-- START EXERCISE INPUTS --

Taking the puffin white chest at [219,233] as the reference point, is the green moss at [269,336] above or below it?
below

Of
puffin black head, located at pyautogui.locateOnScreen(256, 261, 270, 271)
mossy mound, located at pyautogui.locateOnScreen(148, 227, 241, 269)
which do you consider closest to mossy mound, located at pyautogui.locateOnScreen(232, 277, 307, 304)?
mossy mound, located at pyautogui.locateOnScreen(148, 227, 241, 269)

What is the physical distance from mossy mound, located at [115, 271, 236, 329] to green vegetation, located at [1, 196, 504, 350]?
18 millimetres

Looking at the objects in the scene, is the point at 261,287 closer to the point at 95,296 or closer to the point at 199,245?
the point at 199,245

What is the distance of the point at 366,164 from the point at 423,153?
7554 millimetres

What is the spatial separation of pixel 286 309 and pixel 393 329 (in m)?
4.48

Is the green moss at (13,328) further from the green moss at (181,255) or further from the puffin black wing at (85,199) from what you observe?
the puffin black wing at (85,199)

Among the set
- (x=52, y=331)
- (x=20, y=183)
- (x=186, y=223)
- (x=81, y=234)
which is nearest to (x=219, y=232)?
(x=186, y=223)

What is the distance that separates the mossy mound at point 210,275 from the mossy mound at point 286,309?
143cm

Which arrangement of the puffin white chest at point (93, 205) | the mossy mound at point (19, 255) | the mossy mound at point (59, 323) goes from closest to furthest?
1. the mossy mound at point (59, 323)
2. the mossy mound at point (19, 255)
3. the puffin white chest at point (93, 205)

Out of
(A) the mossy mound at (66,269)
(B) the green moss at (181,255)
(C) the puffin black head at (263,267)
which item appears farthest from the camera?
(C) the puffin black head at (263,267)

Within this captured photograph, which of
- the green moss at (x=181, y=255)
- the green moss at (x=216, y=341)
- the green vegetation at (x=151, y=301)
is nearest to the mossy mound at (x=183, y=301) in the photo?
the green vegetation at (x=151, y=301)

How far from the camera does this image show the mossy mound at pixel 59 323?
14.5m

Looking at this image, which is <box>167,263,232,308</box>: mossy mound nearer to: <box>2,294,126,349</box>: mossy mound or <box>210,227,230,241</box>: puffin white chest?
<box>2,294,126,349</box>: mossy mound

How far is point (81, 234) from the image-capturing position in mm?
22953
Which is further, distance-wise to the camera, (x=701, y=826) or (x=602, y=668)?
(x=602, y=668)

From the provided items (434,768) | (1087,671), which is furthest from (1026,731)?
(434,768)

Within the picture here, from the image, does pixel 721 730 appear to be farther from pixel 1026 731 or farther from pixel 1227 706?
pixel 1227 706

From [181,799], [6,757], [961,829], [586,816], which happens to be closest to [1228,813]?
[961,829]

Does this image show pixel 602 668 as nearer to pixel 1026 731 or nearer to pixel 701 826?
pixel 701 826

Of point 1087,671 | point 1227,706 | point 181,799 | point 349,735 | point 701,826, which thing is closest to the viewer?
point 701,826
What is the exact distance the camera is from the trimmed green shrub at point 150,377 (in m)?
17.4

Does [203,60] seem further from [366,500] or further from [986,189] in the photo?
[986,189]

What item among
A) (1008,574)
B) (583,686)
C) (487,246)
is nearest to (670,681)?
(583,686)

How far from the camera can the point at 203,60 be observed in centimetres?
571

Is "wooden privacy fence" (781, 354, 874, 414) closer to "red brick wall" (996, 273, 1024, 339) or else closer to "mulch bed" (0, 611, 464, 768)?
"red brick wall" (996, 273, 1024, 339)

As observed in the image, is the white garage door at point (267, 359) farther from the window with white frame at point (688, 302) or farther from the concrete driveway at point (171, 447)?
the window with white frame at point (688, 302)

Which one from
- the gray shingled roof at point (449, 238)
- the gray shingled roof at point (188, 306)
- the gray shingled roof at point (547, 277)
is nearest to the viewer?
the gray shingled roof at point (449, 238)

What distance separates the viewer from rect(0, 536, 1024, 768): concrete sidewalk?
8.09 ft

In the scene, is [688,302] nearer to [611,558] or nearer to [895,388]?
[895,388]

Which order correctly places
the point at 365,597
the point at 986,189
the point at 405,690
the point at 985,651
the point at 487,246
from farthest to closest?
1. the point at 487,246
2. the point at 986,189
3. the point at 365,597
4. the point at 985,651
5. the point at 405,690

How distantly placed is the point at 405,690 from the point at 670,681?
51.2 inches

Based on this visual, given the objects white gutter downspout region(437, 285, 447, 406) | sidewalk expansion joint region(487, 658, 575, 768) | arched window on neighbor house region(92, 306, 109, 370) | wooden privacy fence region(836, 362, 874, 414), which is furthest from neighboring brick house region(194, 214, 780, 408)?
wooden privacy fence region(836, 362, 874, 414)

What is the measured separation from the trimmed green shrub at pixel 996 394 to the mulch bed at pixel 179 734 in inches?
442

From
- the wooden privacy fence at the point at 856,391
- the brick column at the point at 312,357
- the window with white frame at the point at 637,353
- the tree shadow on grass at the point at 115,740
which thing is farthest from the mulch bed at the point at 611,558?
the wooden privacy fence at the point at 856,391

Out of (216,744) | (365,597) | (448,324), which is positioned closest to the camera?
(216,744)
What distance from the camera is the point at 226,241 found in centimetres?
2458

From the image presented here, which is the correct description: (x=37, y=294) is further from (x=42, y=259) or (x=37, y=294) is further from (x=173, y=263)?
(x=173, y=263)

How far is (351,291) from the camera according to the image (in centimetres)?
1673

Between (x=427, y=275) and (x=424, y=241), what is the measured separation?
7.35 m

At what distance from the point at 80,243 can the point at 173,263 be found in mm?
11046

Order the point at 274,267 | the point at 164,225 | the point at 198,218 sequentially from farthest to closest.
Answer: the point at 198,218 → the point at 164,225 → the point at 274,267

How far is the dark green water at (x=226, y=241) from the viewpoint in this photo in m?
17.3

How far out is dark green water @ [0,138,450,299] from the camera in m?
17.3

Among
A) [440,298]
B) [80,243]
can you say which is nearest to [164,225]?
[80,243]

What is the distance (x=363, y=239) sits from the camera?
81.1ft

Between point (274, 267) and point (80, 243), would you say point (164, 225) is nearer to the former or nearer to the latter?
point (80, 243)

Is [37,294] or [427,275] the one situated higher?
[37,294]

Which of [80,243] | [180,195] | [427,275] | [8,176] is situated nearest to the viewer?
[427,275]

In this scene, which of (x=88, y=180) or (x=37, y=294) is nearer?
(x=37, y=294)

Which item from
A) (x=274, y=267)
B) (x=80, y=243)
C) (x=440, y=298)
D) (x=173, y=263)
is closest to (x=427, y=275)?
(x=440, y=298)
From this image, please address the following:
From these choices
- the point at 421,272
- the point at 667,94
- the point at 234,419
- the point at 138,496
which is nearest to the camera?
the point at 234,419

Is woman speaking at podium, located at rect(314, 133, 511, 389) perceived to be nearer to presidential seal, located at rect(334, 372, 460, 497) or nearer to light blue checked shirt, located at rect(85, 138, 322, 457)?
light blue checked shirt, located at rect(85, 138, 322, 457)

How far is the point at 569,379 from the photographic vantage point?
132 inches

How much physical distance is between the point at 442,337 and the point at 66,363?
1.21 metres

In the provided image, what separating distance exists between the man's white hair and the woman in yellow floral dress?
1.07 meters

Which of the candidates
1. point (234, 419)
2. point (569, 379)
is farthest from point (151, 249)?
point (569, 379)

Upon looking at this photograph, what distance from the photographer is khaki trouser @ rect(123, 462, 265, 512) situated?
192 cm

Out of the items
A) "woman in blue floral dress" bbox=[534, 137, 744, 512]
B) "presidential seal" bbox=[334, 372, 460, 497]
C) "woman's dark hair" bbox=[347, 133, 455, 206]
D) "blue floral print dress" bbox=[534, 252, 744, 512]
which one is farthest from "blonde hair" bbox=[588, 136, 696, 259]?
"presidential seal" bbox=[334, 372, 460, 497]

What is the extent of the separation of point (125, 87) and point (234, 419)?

-- END EXERCISE INPUTS --

→ **STATED GOAL**
Rewrite every one of the lines above, replacing the word "camera" with "viewer" wherever it appears and leaving everything else unchanged.

→ **FULL OUTPUT**
Taking the puffin white chest at [219,233] as the reference point, is the green moss at [269,336] above or below it?
below

Of
puffin black head, located at pyautogui.locateOnScreen(256, 261, 270, 271)
mossy mound, located at pyautogui.locateOnScreen(148, 227, 241, 269)
which do you consider closest to mossy mound, located at pyautogui.locateOnScreen(232, 277, 307, 304)?
mossy mound, located at pyautogui.locateOnScreen(148, 227, 241, 269)

What is the physical distance from mossy mound, located at [115, 271, 236, 329] to green vegetation, located at [1, 196, 504, 350]?
18 millimetres

Looking at the objects in the scene, is the point at 261,287 closer to the point at 95,296 or closer to the point at 199,245?
the point at 199,245

What is the distance of the point at 366,164 from the point at 423,153?
7554 millimetres

What is the spatial separation of pixel 286 309 and pixel 393 329 (in m)?
4.48

Is the green moss at (13,328) further from the green moss at (181,255) or further from the puffin black wing at (85,199) from what you observe?
the puffin black wing at (85,199)

Among the set
- (x=52, y=331)
- (x=20, y=183)
- (x=186, y=223)
- (x=81, y=234)
which is nearest to (x=219, y=232)?
(x=186, y=223)

What is the distance that separates the mossy mound at point 210,275 from the mossy mound at point 286,309?
143cm

Which arrangement of the puffin white chest at point (93, 205) | the mossy mound at point (19, 255) | the mossy mound at point (59, 323) goes from closest to furthest?
1. the mossy mound at point (59, 323)
2. the mossy mound at point (19, 255)
3. the puffin white chest at point (93, 205)

Out of
(A) the mossy mound at (66,269)
(B) the green moss at (181,255)
(C) the puffin black head at (263,267)
which item appears farthest from the viewer?
(C) the puffin black head at (263,267)

Within this captured photograph, which of
- the green moss at (x=181, y=255)
- the green moss at (x=216, y=341)
- the green vegetation at (x=151, y=301)
is nearest to the mossy mound at (x=183, y=301) in the photo?
the green vegetation at (x=151, y=301)

How far from the viewer does this image show the mossy mound at pixel 59 323?
14.5m

Looking at this image, which is <box>167,263,232,308</box>: mossy mound nearer to: <box>2,294,126,349</box>: mossy mound or <box>210,227,230,241</box>: puffin white chest?
<box>2,294,126,349</box>: mossy mound

How far is point (81, 234) from the image-capturing position in mm?
22953
Which is further, distance-wise to the viewer, (x=701, y=826) or (x=602, y=668)?
(x=602, y=668)

From the provided items (434,768) | (1087,671), which is furthest from (1026,731)?
(434,768)

Within the picture here, from the image, does pixel 721 730 appear to be farther from pixel 1026 731 or farther from pixel 1227 706?
pixel 1227 706

From [181,799], [6,757], [961,829], [586,816], which happens to be closest to [1228,813]?
[961,829]

Does this image show pixel 602 668 as nearer to pixel 1026 731 or nearer to pixel 701 826?
pixel 701 826

Of point 1087,671 | point 1227,706 | point 181,799 | point 349,735 | point 701,826, which thing is closest to the viewer?
point 701,826
What is the exact distance the viewer is from the trimmed green shrub at point 150,377 (in m)?
17.4

Does [203,60] seem further from [366,500] or further from [986,189] in the photo?
[986,189]

What item among
A) (1008,574)
B) (583,686)
C) (487,246)
is nearest to (670,681)?
(583,686)

How far from the viewer can the point at 203,60 be observed in centimetres?
571

Is "wooden privacy fence" (781, 354, 874, 414) closer to "red brick wall" (996, 273, 1024, 339) or else closer to "mulch bed" (0, 611, 464, 768)?
"red brick wall" (996, 273, 1024, 339)

As observed in the image, is the white garage door at point (267, 359) farther from the window with white frame at point (688, 302) or farther from the concrete driveway at point (171, 447)?
the window with white frame at point (688, 302)

Which one from
- the gray shingled roof at point (449, 238)
- the gray shingled roof at point (188, 306)
- the gray shingled roof at point (547, 277)
is nearest to the viewer?
the gray shingled roof at point (449, 238)

What distance separates the viewer from rect(0, 536, 1024, 768): concrete sidewalk?
8.09 ft

In the scene, is [688,302] nearer to [611,558] or nearer to [895,388]?
[895,388]

Which order correctly places
the point at 365,597
the point at 986,189
the point at 405,690
the point at 985,651
the point at 487,246
from farthest to closest?
1. the point at 487,246
2. the point at 986,189
3. the point at 365,597
4. the point at 985,651
5. the point at 405,690

How distantly placed is the point at 405,690 from the point at 670,681?
51.2 inches

Based on this visual, given the objects white gutter downspout region(437, 285, 447, 406) | sidewalk expansion joint region(487, 658, 575, 768) | arched window on neighbor house region(92, 306, 109, 370) | wooden privacy fence region(836, 362, 874, 414), which is furthest from neighboring brick house region(194, 214, 780, 408)?
wooden privacy fence region(836, 362, 874, 414)

What is the measured separation from the trimmed green shrub at pixel 996 394 to the mulch bed at pixel 179 734 in inches?
442

From
- the wooden privacy fence at the point at 856,391
- the brick column at the point at 312,357
- the window with white frame at the point at 637,353
- the tree shadow on grass at the point at 115,740
which thing is farthest from the mulch bed at the point at 611,558?
the wooden privacy fence at the point at 856,391

Out of (216,744) | (365,597) | (448,324), which is positioned closest to the viewer?
(216,744)
What distance from the viewer is the point at 226,241 found in centimetres?
2458

From the image presented here, which is the correct description: (x=37, y=294) is further from (x=42, y=259) or (x=37, y=294) is further from (x=173, y=263)?
(x=173, y=263)

How far is (351,291) from the viewer according to the image (in centimetres)?
1673

Between (x=427, y=275) and (x=424, y=241), what is the measured separation?
7.35 m

At what distance from the point at 80,243 can the point at 173,263 be found in mm?
11046

Order the point at 274,267 | the point at 164,225 | the point at 198,218 sequentially from farthest to closest.
Answer: the point at 198,218 → the point at 164,225 → the point at 274,267

How far is the dark green water at (x=226, y=241) from the viewpoint in this photo in m?
17.3

How far out is dark green water @ [0,138,450,299] from the viewer in m?
17.3

Among
A) [440,298]
B) [80,243]
can you say which is nearest to [164,225]?
[80,243]

What is the distance (x=363, y=239) sits from the viewer?
81.1ft

Between point (274, 267) and point (80, 243), would you say point (164, 225) is nearer to the former or nearer to the latter?
point (80, 243)

Is [37,294] or [427,275] the one situated higher?
[37,294]

Which of [80,243] | [180,195] | [427,275] | [8,176] is situated nearest to the viewer?
[427,275]

In this scene, which of (x=88, y=180) or (x=37, y=294) is nearer?
(x=37, y=294)

Which item from
A) (x=274, y=267)
B) (x=80, y=243)
C) (x=440, y=298)
D) (x=173, y=263)
is closest to (x=427, y=275)?
(x=440, y=298)
From this image, please address the following:
From these choices
- the point at 421,272
- the point at 667,94
- the point at 234,419
- the point at 138,496
which is nearest to the viewer?
the point at 234,419

Is woman speaking at podium, located at rect(314, 133, 511, 389) perceived to be nearer to presidential seal, located at rect(334, 372, 460, 497) or nearer to light blue checked shirt, located at rect(85, 138, 322, 457)?
light blue checked shirt, located at rect(85, 138, 322, 457)

How far is the point at 569,379 from the photographic vantage point?
132 inches

How much physical distance is between the point at 442,337 and the point at 66,363?
1.21 metres

In the provided image, what separating distance exists between the man's white hair and the woman in yellow floral dress?
1.07 meters

Which of the candidates
1. point (234, 419)
2. point (569, 379)
is farthest from point (151, 249)?
point (569, 379)

Upon looking at this photograph, what distance from the photographer is khaki trouser @ rect(123, 462, 265, 512) situated?
192 cm

Out of the items
A) "woman in blue floral dress" bbox=[534, 137, 744, 512]
B) "presidential seal" bbox=[334, 372, 460, 497]
C) "woman's dark hair" bbox=[347, 133, 455, 206]
D) "blue floral print dress" bbox=[534, 252, 744, 512]
which one is farthest from "blonde hair" bbox=[588, 136, 696, 259]?
"presidential seal" bbox=[334, 372, 460, 497]

What is the extent of the separation of point (125, 87) and point (234, 419)?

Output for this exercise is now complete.